Oceanic Time Warner Cable officials said they have received hundreds of calls since Monday from their Road Runner cable Internet subscribers who were trying to determine if they should open up their mail or not.

"People would call us and ask, 'Did you send me an e-mail?'" said Kiman Wong, general manager for Oceanic's Internet services. "The viruses coming out right now makes it look like an e-mail is from Road Runner."

MessageLabs Inc. of New York, which scans e-mail for viruses, said one in every 12 messages globally contained the worm. Security experts described it as the largest outbreak in months.

"It's the trust factor you are exploiting," said Oliver Friedrichs, senior research manager with anti-virus vendor Symantec Corp. "Most people, when they receive something, they want to trust it. You don't want to miss something people may be sending you."

Earl Ford, president and CEO of SystemMetrics in Hawaii said commercial businesses such as insurance and real estate companies seemed to be the hardest hit, mainly because many of their e-mail addresses were published on the Internet.

However Ford said the Star-Bulletin network was among the worst hit locally, with some individual mailboxes receiving as many as 1,200 virus messages within 24 hours.

"From midnight (yesterday) to 3 p.m. our filtering system blocked out 23,835 infected e-mails," Ford said. "About 58 percent of the message traffic was viruses ... this is by far the biggest number of attacks we've seen."

Upon activation -- usually when a recipient clicks on an e-mail attachment -- the rogue program searches though address books and sends itself to e-mail addresses it finds. It chooses one as the sender, so recipients may believe the message comes from someone known.
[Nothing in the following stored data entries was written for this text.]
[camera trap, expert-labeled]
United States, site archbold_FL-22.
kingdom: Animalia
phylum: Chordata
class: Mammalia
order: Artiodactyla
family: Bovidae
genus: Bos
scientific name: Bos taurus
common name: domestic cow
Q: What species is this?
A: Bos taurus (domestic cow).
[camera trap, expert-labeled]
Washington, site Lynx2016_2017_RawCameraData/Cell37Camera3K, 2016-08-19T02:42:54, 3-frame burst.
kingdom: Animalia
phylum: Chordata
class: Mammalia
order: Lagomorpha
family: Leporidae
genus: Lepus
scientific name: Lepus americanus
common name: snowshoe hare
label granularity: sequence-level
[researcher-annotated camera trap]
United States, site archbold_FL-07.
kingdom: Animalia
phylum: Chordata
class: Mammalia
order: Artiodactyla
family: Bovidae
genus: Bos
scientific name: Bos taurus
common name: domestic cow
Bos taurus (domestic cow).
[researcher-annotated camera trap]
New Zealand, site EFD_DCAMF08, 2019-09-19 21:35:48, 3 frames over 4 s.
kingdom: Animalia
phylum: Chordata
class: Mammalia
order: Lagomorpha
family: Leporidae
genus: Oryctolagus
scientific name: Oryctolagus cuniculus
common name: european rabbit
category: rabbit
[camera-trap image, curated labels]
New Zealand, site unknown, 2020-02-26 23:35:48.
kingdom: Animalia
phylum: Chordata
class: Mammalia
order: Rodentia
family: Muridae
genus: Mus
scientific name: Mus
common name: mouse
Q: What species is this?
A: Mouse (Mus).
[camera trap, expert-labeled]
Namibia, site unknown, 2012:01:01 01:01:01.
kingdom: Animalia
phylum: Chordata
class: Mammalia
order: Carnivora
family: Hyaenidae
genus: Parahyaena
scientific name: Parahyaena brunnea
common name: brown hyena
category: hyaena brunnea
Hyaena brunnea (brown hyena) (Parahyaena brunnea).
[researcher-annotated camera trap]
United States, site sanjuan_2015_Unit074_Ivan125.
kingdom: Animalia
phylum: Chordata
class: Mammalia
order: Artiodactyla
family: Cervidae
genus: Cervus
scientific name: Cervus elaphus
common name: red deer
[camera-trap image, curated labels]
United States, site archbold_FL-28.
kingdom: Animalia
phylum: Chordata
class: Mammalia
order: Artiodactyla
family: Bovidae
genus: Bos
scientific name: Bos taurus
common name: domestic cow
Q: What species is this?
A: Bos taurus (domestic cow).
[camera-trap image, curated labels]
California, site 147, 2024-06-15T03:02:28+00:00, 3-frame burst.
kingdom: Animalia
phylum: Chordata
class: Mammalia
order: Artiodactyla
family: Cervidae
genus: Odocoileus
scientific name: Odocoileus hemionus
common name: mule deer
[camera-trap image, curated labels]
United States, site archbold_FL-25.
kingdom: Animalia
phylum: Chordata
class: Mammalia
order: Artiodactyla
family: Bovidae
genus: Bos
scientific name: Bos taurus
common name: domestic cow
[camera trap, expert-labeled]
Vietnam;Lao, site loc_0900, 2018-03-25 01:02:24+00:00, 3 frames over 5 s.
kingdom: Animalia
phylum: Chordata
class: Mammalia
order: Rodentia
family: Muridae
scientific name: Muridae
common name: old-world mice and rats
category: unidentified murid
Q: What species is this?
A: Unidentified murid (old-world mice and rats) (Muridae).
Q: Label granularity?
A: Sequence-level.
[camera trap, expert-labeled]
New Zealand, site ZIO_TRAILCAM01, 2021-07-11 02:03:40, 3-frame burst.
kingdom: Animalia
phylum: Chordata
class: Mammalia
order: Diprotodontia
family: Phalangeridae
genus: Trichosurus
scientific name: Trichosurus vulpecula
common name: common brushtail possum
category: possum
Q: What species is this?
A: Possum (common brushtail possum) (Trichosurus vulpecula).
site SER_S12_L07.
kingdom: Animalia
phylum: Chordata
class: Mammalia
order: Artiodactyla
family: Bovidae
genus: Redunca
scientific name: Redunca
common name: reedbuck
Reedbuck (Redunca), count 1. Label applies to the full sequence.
Unlike other mass-mailing worms, Mydoom does not attempt to trick victims by promising nude pictures of celebrities or mimicking personal notes. Rather, messages carry innocuous-sounding subject lines, like "Error" or "Server Report" and messages in the body such as "Mail transaction failed. Partial message is available."

Mydoom infects computers that run Microsoft Corp.'s Windows operating systems, though other computers were affected by network slowdowns and a flood of bogus messages.

Some corporate networks were clogged with infected traffic within hours of its appearance Monday, and operators of many systems voluntarily shut down their e-mail to keep the worm from spreading during the cleanup.

Besides sending out tainted e-mail, the program appears to open up a backdoor so hackers can take over the computer later. The worm also tries to spread through the Kazaa file-sharing network and was programmed to try to overwhelm the Web site of The SCO Group Inc. beginning Sunday by repeatedly sending fake requests.

SCO's site has been targeted before because of its threats to sue users of the Linux operating system in an intellectual property dispute, and spokesman Blake Stowell said the site was unavailable at times yesterday, apparently because of infected computers set to the wrong date.

SCO announced a $250,000 reward for information leading to the arrest and conviction of Mydoom's creator.

"This is basically a soap opera," said James Kerr founder and CEO of SuperGeeks in Honolulu. "A high-tech soap opera which is playing itself out as we speak."


The Associated Press contributed to this report.